True Wild Life | Fishing Cat | The fishing cat is a medium-sized feline, natively found throughout the countries of south-east Asia, and is most closely related to the smaller leopard cat. The fishing cat is found inhabiting coastal wetlands, swamps and mangroves from eastern Pakistan right down to the Indonesian islands of Sumatra and Java. Fishing cats are also commonly found living close to lakes, rivers and streams.
The fishing cat can grow to 80 cm in length with a 30 cm long tail on top of that. The fishing cat has dark mottled fur and is best known for the fact that it's paws are slightly webbed, which help the fishing cat when it is trying to negotiate slippery banks. As with many other feline species, the fishing cat is a fairly solitary animal and is also a nocturnal hunter meaning that the fishing cat primarily hunts under the cover of night. Due to their water-based lifestyle, fishing cats are also naturally very strong swimmers.
The fishing cat is a carnivorous mammal meaning that the fishing cat only eats other animals in order to gain the nutrients that it needs to survive. As it's name suggests, the fishing cat primarily eats fish and is known to hunt more than 10 different species of fish, along with other small animals such as frogs and rodents. Due to it's secretive and solitary nature, the fishing cat has few predators within it's natural environment, with large reptiles such as crocodiles and snakes being the main predators of the fishing cat.

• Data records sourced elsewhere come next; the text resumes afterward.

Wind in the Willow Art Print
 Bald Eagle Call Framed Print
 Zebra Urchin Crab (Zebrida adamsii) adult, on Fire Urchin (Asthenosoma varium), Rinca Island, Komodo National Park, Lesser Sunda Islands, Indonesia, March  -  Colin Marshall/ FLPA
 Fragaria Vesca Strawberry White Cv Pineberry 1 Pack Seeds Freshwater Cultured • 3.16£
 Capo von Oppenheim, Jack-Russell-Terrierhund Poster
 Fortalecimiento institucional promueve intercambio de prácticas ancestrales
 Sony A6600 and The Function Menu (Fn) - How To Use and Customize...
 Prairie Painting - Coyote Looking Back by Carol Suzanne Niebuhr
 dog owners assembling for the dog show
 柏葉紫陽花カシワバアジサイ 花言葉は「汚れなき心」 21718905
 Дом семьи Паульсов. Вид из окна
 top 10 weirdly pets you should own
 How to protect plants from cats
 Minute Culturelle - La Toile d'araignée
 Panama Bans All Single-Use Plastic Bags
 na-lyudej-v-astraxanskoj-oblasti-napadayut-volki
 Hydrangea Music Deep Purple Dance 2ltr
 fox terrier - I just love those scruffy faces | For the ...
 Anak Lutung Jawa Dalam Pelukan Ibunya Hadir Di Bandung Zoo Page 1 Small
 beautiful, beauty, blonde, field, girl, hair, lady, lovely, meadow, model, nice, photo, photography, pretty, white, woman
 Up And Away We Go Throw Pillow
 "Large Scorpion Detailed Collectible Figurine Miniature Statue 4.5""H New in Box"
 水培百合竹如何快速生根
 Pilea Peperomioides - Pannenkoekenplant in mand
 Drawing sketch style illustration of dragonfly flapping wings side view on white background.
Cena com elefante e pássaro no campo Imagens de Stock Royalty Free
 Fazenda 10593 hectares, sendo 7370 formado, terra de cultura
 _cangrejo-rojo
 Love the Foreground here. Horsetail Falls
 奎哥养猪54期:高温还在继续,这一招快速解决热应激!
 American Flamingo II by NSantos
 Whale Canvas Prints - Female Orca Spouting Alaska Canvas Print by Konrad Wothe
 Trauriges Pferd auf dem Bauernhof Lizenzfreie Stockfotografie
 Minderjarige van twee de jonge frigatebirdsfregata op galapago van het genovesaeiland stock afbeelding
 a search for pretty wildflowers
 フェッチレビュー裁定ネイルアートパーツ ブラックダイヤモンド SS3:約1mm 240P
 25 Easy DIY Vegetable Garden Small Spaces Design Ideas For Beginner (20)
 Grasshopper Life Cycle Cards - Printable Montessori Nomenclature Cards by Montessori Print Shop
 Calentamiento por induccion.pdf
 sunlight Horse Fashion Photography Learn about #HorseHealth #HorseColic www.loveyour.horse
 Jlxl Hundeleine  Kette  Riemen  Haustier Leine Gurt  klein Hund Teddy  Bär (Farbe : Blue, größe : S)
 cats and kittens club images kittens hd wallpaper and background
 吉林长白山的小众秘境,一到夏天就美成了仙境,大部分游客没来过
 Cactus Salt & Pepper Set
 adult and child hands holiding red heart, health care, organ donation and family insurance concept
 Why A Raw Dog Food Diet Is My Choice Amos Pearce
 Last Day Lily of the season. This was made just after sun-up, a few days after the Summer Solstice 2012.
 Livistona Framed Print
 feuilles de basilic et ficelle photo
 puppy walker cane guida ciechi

Once mated, female fishing cats give birth to between 1 and 4 fishing cat babies (known as kittens), after a gestation period that lasts for a couple of months. As with other feline kittens, fishing cat kittens are born blind and do not open their eyes until they are at least a couple of weeks old. Fishing cat kittens remain with their mother until they reach adult size and become independent at about 10 months old.
Sadly today, the fishing cat is considered to be an endangered species, which means that the fishing cat is at risk of becoming extinct in the wild. Deforestation and habitat loss caused by humans is the main reason as to why the wild fishing cat population is now so low.